Sadly so

For Mhkeeba Pate, no Super Bowl will ever beat the 2014 game. His hometown team, the Seattle Seahawks, battled from underdog status to dominate the Denver Broncos, knocking them out 43-8. And Pat had the best seat in the house – he was on the field the whole time. Pat, who was a Seattle “Sea Gal” cheerleader for five seasons from 2011-2017, remembers watching Gayle King take her seat near the sideline and dance for and with the fans.

“It was just amazing. To get to dance in the end zone. It’s the ultimate experience. It’s also our Super Bowl,” Pat said.
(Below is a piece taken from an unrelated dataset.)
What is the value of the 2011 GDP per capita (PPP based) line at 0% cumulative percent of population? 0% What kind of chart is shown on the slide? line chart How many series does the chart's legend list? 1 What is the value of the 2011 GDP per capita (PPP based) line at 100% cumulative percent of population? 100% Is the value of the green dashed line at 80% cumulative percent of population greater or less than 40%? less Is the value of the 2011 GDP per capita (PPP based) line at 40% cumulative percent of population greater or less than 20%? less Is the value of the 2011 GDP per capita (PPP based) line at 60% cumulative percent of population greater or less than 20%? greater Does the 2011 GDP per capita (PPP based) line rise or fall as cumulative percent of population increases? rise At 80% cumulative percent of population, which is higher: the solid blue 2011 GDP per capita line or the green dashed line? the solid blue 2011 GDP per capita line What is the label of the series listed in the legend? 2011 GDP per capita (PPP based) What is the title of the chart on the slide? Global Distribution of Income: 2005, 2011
But 2014 also marked a low point in the world of cheerleading, the beginning of a revelation that the industry is still working on today. Less than two weeks before Pette performed at the Super Bowl, former Oakland Raiders cheerleader Lacey Thibodeaux-Fields filed the first class-action lawsuit against the NFL over compensation for cheerleaders alleging wage theft and gender discrimination. He alleged that he was paid for the hours he was performing – not his work as an ambassador for the riders at the thrice-weekly rehearsals or events. At the end of the 2013–2014 season, he was paid a lump sum of $1,250. For comparison, an NFL mascot can earn up to $65,000 a year.

There are other attractions that work now pays off. Especially noisy jobs pay a lot of cash. Glass Ol’ Adam pointed this out 243 years ago. Perhaps it should have sunk in by now? The total compensation for different jobs is almost and equal. It is excitement, satisfaction, interest, part of compensation in cash that varies.